Other key aspects that this webinar will explore: 

• Advice on determining how the directions apply to your business, especially if there is no physical presence in India,
• Ensuring compliance with detailed cybersecurity and record maintenance requirements,
• Localization concerns – especially on logs and financial data – and the way this ties in with the Indian government’s recent policy trends across different industries, 
• Practical advice for legal practitioners on developing compliance processes,  
• On-the-ground market trends on formats of reports and the regulator’s approach, and
• Case studies and the way forward. 

Speakers: Mathew Chacko and Aadya Misra
Moderator: Kieran De Terra

Mathew Chacko
Mathew is a founding partner at Spice Route Legal and is widely recognized as one of India’s leading TMT lawyers.

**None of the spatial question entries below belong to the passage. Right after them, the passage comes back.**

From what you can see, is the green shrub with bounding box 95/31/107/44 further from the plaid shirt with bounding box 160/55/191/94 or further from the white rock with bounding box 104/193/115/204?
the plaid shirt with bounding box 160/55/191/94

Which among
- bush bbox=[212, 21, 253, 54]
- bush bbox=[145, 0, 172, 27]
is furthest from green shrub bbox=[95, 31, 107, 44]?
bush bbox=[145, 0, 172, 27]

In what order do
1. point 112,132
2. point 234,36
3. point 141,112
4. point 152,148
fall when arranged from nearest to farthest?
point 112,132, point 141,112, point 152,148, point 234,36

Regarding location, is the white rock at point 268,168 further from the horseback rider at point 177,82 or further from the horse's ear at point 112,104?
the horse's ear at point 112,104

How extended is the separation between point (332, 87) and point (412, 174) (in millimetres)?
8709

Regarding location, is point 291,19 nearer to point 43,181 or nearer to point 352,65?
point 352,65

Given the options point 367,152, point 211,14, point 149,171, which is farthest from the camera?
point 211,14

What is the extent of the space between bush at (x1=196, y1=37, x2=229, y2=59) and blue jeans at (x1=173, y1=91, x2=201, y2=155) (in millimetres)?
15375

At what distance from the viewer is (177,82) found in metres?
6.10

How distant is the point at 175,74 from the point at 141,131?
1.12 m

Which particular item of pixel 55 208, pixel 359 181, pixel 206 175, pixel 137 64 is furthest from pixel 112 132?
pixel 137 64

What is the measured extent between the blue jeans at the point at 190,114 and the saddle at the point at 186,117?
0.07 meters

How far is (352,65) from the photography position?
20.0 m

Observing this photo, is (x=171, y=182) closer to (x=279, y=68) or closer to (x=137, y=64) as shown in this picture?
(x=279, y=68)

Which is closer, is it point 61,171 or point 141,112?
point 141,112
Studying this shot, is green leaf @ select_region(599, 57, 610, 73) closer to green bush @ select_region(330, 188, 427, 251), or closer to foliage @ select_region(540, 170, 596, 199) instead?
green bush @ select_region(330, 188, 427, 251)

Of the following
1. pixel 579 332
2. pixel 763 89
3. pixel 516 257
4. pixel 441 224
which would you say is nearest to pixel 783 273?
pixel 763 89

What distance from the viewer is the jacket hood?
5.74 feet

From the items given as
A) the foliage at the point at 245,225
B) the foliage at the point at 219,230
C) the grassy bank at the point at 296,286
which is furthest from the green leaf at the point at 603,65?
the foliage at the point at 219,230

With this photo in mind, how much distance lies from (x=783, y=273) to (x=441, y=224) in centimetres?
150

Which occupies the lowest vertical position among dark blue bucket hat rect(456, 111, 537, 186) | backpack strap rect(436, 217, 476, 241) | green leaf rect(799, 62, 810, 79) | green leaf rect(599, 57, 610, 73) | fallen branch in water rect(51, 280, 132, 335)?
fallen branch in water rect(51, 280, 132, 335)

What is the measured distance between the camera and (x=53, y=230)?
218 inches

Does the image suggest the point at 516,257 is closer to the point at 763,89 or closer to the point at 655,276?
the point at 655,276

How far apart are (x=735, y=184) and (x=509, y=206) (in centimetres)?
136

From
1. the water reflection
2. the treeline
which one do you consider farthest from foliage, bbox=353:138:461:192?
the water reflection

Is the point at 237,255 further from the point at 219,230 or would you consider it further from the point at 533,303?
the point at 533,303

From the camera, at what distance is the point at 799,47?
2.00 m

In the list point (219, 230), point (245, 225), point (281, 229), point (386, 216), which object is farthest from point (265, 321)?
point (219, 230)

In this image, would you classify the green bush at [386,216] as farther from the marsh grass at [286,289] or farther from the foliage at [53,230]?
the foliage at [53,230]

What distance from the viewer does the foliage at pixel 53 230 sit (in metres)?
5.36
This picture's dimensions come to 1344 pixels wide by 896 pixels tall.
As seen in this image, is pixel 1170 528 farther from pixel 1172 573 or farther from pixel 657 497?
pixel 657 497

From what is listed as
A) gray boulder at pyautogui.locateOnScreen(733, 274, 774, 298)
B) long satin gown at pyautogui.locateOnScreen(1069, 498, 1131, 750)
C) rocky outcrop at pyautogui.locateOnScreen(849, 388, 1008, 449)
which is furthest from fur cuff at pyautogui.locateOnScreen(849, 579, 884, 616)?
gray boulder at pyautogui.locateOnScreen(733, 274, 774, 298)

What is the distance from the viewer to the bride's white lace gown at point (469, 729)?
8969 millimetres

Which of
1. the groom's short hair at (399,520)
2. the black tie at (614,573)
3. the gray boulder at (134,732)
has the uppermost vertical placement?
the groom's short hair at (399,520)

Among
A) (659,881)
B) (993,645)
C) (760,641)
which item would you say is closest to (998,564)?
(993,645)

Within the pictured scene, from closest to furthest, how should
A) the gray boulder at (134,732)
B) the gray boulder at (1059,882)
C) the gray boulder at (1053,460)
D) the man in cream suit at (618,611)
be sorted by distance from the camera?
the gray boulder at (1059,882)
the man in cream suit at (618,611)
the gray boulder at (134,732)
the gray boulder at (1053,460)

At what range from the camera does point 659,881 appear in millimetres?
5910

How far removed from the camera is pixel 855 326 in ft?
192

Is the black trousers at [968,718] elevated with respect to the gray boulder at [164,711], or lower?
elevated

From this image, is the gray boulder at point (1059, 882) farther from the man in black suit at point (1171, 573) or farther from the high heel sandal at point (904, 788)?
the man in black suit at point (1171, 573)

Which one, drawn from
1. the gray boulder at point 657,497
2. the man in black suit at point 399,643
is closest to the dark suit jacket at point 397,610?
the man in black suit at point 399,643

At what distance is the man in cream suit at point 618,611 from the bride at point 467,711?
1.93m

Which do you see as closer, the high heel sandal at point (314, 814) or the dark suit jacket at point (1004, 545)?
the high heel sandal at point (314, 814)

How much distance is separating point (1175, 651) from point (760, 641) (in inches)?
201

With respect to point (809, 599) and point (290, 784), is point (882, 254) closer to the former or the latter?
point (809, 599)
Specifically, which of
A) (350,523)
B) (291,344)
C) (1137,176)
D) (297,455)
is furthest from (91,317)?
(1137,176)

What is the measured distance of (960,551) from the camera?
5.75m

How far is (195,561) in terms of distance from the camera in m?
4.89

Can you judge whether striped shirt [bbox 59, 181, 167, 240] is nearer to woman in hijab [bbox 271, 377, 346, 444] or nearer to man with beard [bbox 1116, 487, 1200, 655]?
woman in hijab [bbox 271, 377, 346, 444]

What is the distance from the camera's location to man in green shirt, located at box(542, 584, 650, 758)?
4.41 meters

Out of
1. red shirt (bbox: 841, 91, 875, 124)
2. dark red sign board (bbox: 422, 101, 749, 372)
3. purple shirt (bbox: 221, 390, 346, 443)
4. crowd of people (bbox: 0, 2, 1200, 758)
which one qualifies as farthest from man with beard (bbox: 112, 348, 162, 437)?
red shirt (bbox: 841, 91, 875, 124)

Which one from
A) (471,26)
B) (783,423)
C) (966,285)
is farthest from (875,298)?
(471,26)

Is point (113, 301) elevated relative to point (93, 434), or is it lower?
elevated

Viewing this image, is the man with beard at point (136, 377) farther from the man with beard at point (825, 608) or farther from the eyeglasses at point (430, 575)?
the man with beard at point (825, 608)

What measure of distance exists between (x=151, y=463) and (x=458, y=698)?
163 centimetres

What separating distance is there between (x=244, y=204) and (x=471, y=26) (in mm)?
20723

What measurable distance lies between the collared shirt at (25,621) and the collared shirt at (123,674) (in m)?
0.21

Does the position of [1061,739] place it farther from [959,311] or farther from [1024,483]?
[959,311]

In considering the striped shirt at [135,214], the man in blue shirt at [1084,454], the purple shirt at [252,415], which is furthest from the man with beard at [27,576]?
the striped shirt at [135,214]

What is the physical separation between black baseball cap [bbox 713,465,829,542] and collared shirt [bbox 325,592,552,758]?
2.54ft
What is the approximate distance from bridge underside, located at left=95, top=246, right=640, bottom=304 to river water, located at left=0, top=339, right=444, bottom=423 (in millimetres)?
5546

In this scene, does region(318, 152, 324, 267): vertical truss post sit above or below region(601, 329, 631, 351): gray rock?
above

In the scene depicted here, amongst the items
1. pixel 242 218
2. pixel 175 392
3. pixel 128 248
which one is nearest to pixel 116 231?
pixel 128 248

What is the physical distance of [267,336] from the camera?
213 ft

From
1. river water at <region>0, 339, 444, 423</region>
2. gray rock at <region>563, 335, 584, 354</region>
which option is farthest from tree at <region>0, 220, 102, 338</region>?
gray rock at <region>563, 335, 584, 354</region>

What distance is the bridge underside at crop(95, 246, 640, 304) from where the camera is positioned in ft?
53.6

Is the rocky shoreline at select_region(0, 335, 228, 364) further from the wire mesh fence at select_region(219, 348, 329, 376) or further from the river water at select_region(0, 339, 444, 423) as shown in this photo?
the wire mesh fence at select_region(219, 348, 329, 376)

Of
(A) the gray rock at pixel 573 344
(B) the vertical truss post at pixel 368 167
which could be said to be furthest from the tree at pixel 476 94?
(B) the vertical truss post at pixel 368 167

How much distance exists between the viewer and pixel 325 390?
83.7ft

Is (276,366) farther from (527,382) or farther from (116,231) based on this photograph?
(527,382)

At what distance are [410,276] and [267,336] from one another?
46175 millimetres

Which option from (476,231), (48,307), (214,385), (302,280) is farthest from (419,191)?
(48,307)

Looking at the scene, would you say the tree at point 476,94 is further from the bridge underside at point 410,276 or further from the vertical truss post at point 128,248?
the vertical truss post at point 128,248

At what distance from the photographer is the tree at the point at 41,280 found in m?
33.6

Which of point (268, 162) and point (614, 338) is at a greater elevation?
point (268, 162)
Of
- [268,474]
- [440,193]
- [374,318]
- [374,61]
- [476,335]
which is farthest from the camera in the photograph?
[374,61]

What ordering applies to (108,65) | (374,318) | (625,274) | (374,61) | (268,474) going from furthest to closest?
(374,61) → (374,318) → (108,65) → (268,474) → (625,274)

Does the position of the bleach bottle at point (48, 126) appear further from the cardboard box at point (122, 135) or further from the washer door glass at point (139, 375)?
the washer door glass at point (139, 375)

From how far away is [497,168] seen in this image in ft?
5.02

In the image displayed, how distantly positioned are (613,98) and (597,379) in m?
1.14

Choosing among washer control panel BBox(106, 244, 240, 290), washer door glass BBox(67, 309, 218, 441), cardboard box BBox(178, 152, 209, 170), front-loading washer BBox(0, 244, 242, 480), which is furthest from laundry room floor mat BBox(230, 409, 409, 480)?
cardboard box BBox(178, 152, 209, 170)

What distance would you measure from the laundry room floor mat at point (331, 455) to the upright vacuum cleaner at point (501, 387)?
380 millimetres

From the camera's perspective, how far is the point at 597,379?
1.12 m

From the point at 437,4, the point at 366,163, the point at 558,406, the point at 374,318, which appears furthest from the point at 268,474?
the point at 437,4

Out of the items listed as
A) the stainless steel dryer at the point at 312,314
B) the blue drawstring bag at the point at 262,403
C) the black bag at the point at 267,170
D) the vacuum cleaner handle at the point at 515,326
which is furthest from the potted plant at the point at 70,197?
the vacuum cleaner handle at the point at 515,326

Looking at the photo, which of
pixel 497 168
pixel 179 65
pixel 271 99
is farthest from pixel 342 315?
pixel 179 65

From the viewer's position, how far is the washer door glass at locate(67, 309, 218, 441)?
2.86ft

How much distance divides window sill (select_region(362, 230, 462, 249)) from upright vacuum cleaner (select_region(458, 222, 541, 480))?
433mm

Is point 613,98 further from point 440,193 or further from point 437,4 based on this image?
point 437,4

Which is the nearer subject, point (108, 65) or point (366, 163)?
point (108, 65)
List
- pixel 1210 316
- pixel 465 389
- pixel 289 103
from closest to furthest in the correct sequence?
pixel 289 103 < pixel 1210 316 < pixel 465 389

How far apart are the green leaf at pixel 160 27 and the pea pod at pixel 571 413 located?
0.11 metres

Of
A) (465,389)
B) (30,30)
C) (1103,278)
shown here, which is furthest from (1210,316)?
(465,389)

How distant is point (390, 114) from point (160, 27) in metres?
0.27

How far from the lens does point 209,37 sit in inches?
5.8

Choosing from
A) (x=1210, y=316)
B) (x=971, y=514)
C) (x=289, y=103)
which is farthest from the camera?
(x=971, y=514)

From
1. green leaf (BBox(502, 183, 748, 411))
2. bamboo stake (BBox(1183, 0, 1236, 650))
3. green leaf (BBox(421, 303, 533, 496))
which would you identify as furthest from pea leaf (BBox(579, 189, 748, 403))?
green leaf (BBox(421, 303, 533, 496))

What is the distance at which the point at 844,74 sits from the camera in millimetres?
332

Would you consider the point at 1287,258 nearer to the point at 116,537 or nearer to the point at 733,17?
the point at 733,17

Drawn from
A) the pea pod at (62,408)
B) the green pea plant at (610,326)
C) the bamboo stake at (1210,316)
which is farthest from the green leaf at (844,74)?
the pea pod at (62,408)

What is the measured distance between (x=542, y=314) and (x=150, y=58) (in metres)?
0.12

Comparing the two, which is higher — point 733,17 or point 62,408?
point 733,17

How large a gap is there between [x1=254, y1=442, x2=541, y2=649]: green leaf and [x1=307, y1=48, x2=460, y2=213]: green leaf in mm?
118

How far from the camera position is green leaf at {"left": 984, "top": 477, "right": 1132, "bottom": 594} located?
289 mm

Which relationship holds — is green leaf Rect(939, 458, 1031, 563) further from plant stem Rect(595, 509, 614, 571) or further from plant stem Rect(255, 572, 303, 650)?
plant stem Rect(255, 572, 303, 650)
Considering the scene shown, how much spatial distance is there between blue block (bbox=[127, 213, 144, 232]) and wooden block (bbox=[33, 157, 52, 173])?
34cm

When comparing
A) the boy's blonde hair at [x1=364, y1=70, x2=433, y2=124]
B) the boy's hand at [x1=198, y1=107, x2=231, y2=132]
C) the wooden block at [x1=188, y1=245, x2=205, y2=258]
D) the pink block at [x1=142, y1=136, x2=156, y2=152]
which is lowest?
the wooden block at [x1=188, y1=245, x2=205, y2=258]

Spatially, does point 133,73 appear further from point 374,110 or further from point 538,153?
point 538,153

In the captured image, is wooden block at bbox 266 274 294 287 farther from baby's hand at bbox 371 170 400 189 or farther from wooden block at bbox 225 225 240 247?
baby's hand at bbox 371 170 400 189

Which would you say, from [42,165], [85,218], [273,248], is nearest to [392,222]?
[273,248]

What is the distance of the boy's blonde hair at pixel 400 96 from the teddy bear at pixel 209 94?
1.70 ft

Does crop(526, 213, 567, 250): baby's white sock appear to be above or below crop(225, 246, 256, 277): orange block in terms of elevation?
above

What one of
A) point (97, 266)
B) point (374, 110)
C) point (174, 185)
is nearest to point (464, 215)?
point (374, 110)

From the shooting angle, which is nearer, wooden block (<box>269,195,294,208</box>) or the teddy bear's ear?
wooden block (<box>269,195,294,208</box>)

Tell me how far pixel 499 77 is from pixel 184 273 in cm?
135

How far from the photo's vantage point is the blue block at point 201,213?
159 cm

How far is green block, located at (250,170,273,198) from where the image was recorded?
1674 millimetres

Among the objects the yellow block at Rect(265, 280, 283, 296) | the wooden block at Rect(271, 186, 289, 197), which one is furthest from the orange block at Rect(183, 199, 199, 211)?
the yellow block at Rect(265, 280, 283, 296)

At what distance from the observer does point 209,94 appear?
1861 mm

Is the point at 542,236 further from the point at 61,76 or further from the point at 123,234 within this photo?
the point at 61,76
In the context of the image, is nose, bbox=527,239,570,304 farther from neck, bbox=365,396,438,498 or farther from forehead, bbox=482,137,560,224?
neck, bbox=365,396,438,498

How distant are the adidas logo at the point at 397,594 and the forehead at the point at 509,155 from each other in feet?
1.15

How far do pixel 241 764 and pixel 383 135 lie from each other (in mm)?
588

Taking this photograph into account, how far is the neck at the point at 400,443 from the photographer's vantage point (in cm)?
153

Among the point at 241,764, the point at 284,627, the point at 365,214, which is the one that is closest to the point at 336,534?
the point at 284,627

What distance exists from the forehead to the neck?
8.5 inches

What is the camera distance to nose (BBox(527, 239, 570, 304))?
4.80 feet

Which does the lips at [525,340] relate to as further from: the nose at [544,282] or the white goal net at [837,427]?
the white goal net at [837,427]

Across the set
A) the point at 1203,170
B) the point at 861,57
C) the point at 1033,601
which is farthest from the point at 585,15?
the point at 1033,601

He is a trusted advisor to many of the biggest names in the business and has advised on some of the most complicated contentious and non-contentious matters to haunt the technology, media & telecommunications industries in India. He advises on all aspects of data protection and cybersecurity including compliance strategy, control frameworks, impact assessments, incident response, monetization, and criminal enforcement. A graduate of the University of Oxford, Mathew teaches a course on Technology, Media, and Telecommunications at one of India’s leading law schools and serves on the editorial board of a journal that focuses on cybersecurity. He is recognized by Legal 500, Chambers & Partners, AsiaLaw, and the India Business Law Journal as one of India’s leading lawyers.

Aadya Misra
Aadya is a Senior Associate with the Technology, Media, and Telecommunications team at Spice Route Legal and has been, within a short period of time, regarded as a rising star by the privacy bar in India. In addition to having worked almost exclusively on privacy and cybersecurity matters over the last 6 years, Aadya is also an IAPP certified privacy manager. Aadya has a particular focus on ad-tech, HR-tech, and gaming. She is the youngest lawyer on Legal500’s data protection honor roll.